= PROBLEM DESCRIPTION =
Set down the line that contains "Which one of" and every line after it to the end of the entries, exactly as they stand and nothing more.

○ ○ ○ ○

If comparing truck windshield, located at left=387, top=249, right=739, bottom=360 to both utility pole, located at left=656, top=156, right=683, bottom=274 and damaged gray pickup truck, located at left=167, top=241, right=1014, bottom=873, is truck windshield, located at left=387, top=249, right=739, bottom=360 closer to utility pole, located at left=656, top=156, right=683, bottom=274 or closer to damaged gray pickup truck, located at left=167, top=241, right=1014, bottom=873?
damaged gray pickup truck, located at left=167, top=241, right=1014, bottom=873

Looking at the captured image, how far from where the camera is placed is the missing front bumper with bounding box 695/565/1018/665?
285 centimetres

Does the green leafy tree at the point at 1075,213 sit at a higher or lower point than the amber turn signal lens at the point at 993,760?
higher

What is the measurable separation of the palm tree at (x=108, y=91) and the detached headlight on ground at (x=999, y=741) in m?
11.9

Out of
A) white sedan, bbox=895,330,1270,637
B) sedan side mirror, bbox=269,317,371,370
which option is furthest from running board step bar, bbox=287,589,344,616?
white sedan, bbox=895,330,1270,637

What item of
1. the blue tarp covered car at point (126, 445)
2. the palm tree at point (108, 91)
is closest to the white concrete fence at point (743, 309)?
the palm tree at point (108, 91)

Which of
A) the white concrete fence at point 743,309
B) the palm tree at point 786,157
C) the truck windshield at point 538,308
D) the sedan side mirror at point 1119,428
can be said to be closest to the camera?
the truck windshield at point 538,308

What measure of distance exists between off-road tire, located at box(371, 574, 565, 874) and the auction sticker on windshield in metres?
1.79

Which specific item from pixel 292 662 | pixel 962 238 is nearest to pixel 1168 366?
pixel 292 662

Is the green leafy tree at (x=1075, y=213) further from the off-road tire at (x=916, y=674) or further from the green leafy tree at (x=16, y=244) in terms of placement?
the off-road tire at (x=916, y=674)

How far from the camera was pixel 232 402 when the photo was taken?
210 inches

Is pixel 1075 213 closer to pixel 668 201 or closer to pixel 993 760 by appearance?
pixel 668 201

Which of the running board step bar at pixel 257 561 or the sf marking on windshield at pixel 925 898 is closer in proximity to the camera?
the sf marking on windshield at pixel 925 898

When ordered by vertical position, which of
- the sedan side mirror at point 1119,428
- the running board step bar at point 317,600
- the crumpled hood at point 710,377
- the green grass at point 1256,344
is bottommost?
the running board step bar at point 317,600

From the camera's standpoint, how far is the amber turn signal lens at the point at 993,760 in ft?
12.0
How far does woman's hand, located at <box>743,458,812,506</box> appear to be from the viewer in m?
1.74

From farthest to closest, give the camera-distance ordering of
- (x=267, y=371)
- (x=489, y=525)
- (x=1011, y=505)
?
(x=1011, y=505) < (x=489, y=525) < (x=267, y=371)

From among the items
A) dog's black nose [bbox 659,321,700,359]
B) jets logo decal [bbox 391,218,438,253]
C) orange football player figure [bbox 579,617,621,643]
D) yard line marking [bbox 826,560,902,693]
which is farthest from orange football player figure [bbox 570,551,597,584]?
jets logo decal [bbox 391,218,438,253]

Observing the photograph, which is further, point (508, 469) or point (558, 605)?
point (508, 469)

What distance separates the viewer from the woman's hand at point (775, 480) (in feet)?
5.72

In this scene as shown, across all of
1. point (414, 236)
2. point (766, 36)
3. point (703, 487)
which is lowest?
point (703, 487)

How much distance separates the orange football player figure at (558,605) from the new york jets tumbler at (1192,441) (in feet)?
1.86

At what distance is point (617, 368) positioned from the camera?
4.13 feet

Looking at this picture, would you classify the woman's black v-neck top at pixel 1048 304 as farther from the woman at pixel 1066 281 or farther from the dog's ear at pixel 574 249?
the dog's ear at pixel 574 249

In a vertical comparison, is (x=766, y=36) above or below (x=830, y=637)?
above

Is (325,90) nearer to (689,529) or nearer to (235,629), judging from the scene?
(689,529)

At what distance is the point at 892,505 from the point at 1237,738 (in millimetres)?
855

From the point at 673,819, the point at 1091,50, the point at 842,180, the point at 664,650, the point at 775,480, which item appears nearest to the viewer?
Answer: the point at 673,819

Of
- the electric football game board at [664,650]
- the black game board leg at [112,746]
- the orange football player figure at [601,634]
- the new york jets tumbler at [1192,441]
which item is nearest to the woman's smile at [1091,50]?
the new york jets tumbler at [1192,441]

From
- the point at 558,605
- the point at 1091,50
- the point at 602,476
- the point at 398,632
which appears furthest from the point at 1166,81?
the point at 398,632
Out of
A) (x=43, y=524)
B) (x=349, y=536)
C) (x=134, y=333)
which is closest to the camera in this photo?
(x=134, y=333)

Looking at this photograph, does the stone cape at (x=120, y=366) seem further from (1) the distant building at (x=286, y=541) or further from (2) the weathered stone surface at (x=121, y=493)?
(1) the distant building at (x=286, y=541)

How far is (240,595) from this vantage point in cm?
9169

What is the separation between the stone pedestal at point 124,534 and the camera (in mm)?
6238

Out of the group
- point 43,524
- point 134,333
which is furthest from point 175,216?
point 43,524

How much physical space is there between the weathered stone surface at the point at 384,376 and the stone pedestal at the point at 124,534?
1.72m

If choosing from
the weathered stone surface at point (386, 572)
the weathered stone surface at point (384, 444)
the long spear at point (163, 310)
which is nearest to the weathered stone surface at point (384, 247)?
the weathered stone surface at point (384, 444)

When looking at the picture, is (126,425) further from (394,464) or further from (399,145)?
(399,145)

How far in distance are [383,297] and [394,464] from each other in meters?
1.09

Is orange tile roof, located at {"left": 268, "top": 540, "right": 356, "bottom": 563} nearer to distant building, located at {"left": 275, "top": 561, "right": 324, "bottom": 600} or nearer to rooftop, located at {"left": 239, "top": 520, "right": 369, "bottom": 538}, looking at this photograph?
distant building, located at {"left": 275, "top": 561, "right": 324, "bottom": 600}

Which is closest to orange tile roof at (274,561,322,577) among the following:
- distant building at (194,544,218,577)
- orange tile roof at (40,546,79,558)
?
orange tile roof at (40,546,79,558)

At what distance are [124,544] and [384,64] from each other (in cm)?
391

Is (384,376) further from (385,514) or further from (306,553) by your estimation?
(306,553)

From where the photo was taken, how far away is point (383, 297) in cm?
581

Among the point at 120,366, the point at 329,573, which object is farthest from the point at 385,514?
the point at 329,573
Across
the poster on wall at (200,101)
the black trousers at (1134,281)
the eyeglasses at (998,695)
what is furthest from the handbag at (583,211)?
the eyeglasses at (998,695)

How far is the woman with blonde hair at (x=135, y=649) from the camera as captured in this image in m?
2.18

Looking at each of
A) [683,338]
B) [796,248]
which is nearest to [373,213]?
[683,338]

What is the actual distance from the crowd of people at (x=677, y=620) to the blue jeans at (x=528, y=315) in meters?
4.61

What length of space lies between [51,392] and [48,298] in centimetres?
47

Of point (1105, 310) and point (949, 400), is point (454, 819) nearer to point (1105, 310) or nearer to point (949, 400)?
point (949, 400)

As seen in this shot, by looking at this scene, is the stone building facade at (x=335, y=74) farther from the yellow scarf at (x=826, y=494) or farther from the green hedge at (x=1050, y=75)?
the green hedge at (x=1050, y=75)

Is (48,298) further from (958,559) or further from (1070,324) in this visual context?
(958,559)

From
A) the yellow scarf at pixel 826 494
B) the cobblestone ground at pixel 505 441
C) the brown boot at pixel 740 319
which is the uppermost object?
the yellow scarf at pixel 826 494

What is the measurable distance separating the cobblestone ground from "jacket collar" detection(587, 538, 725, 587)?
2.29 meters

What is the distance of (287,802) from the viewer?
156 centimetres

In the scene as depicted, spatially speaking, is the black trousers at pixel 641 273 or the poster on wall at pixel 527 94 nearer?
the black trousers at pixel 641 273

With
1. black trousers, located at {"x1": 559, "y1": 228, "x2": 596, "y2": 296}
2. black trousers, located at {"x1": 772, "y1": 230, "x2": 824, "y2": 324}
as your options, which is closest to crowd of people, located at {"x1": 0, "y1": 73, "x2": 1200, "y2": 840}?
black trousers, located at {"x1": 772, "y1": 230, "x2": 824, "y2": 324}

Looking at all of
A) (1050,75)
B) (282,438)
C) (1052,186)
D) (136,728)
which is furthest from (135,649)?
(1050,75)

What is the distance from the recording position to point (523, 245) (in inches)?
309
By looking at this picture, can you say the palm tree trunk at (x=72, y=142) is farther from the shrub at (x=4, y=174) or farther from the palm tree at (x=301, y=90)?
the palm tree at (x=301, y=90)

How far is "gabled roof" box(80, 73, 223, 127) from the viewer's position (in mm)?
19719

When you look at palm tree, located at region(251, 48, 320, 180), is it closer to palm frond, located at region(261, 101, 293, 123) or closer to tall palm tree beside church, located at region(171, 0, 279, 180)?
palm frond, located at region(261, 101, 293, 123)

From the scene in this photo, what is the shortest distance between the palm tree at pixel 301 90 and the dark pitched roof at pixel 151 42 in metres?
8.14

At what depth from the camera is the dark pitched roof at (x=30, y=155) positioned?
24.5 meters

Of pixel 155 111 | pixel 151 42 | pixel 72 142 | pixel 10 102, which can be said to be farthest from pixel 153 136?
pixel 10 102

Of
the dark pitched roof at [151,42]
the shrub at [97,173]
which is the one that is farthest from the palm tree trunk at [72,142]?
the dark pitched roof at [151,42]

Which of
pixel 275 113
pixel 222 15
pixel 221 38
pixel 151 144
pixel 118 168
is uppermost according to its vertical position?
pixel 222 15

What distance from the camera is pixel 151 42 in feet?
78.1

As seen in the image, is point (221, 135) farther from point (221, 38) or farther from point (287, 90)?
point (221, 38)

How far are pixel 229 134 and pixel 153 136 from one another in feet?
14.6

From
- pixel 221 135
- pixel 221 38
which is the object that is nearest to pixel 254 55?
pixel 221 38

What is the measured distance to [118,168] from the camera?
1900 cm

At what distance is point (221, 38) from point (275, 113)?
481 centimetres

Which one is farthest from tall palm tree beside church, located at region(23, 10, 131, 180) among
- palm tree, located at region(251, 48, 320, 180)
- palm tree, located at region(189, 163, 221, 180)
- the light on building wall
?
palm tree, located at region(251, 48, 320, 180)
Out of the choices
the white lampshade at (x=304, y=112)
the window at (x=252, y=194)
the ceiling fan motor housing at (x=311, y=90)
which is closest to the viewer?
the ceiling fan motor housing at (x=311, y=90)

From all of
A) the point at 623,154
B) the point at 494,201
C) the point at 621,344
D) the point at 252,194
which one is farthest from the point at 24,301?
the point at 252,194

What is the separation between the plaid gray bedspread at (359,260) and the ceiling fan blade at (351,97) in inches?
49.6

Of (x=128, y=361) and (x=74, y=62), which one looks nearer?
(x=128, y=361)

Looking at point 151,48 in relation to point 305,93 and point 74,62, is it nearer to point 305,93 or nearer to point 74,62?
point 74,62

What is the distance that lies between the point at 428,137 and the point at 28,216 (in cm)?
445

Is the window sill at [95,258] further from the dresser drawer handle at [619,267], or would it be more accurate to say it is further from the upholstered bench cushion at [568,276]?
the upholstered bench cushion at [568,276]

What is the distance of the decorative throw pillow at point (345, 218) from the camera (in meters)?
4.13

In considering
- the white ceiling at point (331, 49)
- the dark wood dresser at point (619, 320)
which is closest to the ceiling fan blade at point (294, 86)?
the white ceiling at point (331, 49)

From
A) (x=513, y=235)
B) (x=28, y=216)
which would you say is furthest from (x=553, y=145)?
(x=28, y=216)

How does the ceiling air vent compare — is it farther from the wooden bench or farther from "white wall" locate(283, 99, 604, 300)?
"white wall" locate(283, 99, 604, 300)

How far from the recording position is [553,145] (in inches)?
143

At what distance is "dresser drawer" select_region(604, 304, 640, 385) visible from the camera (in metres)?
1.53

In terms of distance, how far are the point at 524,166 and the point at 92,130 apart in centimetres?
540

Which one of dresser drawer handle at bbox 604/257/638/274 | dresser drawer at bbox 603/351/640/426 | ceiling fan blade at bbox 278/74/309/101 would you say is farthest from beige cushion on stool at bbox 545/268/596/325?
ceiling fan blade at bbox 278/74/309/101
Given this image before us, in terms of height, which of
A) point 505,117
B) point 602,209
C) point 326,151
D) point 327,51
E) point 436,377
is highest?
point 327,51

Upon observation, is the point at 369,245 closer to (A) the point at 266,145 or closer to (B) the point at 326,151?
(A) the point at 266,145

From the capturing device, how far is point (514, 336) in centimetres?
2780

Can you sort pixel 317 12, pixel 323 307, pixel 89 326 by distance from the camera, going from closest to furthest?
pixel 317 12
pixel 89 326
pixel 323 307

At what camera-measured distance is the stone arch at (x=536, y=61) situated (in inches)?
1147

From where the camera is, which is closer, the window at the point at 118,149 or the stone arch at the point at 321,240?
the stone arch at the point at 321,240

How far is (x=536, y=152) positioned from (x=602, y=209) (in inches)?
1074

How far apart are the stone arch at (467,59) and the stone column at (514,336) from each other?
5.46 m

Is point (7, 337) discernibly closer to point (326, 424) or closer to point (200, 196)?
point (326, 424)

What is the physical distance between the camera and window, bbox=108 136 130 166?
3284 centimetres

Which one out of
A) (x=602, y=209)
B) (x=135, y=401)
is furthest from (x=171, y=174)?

○ ○ ○ ○

= RESPONSE TO THIS TASK =
Which one of dresser drawer handle at bbox 604/257/638/274 | dresser drawer at bbox 603/351/640/426 | ceiling fan blade at bbox 278/74/309/101 would you say is farthest from beige cushion on stool at bbox 545/268/596/325?
ceiling fan blade at bbox 278/74/309/101
Given this image before us, in terms of height, which of
A) point 505,117
B) point 602,209
C) point 326,151
D) point 327,51
E) point 436,377
is highest?
point 327,51

Upon observation, is the point at 369,245 closer to (A) the point at 266,145 or closer to (B) the point at 326,151?
(A) the point at 266,145

From the capturing device, how far is point (514, 336) in centimetres?
2780

Can you sort pixel 317 12, pixel 323 307, pixel 89 326 by distance from the camera, going from closest to furthest?
pixel 317 12
pixel 89 326
pixel 323 307

At what camera-measured distance is the stone arch at (x=536, y=61) situated (in inches)?
1147

From where the camera is, which is closer, the window at the point at 118,149 or the stone arch at the point at 321,240?
the stone arch at the point at 321,240

How far is (x=536, y=152) positioned from (x=602, y=209) (in inches)?
1074

How far apart are the stone arch at (467,59) and the stone column at (514,336) from each other?
5.46 m

Is point (7, 337) discernibly closer to point (326, 424) or closer to point (200, 196)?
point (326, 424)

What is the physical distance between the camera and window, bbox=108 136 130 166?
3284 centimetres

Which one out of
A) (x=602, y=209)
B) (x=135, y=401)
is furthest from (x=171, y=174)?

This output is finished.